Suggestion de films :

  • « Une drôle d’histoire », Anna Boden et Ryan Fleck. Alliance, 2011, 101 min. Comédie dramatique.
    Craig Gilner est un jeune homme de 16 ans angoissé. Un jour, il se rend à l’hôpital et est examiné par un psychiatre. L’aile psychiatrique pour adolescents étant temporairement fermée, il doit séjourner dans la section des adultes. Un des patients, Bobby, devient vite à la fois le mentor et le protégé de Craig. Durant les cinq jours qui lui sont imposés dans l’aile psychiatrique, Craig fait des découvertes sur la vie, l’amour et les pressions associées au fait de grandir.

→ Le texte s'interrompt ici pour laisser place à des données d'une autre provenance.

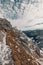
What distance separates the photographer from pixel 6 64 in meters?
8.22

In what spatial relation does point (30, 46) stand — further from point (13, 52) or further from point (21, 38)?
point (13, 52)

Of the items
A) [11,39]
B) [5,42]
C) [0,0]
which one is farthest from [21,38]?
[0,0]

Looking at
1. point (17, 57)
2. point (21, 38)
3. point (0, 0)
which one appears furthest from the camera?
point (0, 0)

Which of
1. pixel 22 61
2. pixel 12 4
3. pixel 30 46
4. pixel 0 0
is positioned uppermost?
pixel 22 61

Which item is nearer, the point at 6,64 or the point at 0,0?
the point at 6,64

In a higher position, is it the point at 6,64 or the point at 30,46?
the point at 6,64

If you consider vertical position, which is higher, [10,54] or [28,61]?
[10,54]

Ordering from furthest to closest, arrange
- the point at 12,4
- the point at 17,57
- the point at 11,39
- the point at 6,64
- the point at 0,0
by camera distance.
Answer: the point at 12,4 → the point at 0,0 → the point at 11,39 → the point at 17,57 → the point at 6,64

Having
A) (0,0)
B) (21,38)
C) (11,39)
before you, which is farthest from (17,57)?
(0,0)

  • « Cake », Daniel Barnz. Montréal : Équinoxe Films, 2015, 102 min. Drame.
    Victime d’un terrible accident qui a changé son existence à jamais, Claire a la peau recouverte de cicatrices et elle est plus sensible à la douleur. Dépendante aux médicaments et aigrie dans ses relations avec les autres, elle a des idées suicidaires depuis qu’une femme de son groupe de soutien s’est enlevé la vie. Afin de mieux la connaître, Claire noue une amitié avec son mari et son jeune fils. Ces rencontres agissent comme des baumes sur ses plaies, ce qui ne l’empêche pas de devoir affronter une bonne fois pour toutes, les démons de son passé.
  • « Je vais bien, ne t’en fais pas », Philippe Lioret. Montréal : Équinoxe Films, 2007, 104 min. Drame psychologique.

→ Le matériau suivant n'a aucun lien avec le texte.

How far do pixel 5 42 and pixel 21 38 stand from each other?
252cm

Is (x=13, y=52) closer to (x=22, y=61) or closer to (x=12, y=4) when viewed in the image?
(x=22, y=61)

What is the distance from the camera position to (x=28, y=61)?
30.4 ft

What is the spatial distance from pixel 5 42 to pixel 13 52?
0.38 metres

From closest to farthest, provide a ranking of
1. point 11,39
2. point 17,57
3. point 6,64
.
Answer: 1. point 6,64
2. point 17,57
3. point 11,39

    À son retour de vacances, Lili apprend que son frère jumeau Loïc a quitté le domicile familial cinq jours plus tôt, sans laisser d’adresse. L’étudiante de 19 ans a du mal à accepter qu’une dispute entre lui et son père ait pu inspirer à son frère un tel comportement. Convaincue qu’il lui est arrivé quelque chose, la jeune fille perd complètement l’appétit et sombre dans une profonde dépression qui contraint ses parents à la faire interner. En isolation complète, forcée de s’alimenter, Lili remonte la pente et, peu avant sa sortie de l’hôpital, retrouve l’espoir à la lecture d’une carte postale de Loïc, la première d’une série dans laquelle celui-ci cherche à la rassurer. Feignant de ne pas voir que le petit ami de sa copine est amoureux d’elle, Lili tente, pendant toute une année, de remonter la trace de son jumeau.